- German: Die weiße Spinne
- Directed by: Harald Reinl
- Written by: Egon Eis
- Based on: The White Spider by Louis Weinert-Wilton
- Produced by: Werner M. Lenz Gero Wecker
- Starring: Joachim Fuchsberger; Karin Dor; Horst Frank;
- Cinematography: Werner M. Lenz
- Edited by: Wolfgang Wehrum
- Music by: Peter Thomas
- Production companies: Arca-Winston Films Hans Oppenheimer Film
- Distributed by: Constantin Film
- Release date: 5 April 1963;
- Running time: 103 minutes
- Country: West Germany
- Language: German

= The White Spider (1963 film) =

1963 film

The White Spider (Die weiße Spinne) is a 1963 West German crime thriller film directed by Harald Reinl and starring Joachim Fuchsberger, Karin Dor and Horst Frank. It is based on a novel of the same name by the Czech writer Louis Weinert-Wilton.

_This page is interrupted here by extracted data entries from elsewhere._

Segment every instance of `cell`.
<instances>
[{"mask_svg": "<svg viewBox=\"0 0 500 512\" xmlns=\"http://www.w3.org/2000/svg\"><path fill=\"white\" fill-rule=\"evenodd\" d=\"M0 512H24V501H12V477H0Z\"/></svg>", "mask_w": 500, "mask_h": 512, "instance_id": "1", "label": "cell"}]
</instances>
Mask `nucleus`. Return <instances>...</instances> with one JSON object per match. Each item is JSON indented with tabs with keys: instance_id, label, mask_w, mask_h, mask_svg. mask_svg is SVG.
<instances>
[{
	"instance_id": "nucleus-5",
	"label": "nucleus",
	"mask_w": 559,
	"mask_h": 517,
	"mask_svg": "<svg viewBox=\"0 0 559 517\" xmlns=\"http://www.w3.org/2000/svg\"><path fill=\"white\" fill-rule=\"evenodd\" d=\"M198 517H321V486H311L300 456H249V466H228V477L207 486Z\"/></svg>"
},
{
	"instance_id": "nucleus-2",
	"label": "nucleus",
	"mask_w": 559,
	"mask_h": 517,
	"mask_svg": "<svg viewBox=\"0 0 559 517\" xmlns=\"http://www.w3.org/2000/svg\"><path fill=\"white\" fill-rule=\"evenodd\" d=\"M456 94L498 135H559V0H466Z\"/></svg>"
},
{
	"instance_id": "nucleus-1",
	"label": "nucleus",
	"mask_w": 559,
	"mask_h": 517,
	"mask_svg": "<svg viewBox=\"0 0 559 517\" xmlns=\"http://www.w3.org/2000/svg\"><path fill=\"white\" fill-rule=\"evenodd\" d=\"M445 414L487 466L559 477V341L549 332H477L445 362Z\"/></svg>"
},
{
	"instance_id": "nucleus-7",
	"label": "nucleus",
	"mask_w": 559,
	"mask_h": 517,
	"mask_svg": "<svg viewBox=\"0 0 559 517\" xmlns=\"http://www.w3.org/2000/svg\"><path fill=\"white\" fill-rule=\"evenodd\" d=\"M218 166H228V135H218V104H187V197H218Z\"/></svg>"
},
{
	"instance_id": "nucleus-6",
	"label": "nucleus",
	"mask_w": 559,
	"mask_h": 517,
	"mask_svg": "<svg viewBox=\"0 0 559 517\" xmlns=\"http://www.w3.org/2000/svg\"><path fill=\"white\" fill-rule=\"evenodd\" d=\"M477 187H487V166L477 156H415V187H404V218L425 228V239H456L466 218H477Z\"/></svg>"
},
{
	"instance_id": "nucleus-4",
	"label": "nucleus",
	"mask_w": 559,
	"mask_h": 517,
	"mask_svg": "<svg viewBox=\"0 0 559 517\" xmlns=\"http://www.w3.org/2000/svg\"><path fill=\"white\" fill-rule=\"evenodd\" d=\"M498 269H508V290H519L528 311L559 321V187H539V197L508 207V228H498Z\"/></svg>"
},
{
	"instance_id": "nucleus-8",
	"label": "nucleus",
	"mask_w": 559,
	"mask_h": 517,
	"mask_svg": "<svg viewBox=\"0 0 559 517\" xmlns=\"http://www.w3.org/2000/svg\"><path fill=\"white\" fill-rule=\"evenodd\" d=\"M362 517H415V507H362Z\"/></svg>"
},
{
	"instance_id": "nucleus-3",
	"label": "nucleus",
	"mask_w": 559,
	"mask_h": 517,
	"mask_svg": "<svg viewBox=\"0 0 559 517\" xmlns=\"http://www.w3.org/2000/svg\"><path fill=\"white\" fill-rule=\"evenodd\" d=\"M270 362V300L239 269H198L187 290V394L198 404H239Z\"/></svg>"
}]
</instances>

The film's sets were designed by the art director Ernst H. Albrecht. Location shooting took place in London, Hamburg and West Berlin. It was made and promoted to look like a German Edgar Wallace movie, using the same director and several actors from the Wallace film series.

==Plot==
When Muriel Irvine's husband is killed in an automobile accident after a night of gambling, she discovers that he had previously dramatically increased his life insurance coverage. The insurance company alerts Scotland Yard to a recent rash of such deaths all affecting gamblers. When the Yard's chief inspector is murdered while investigating the case, they bring in a mysterious detective to solve it.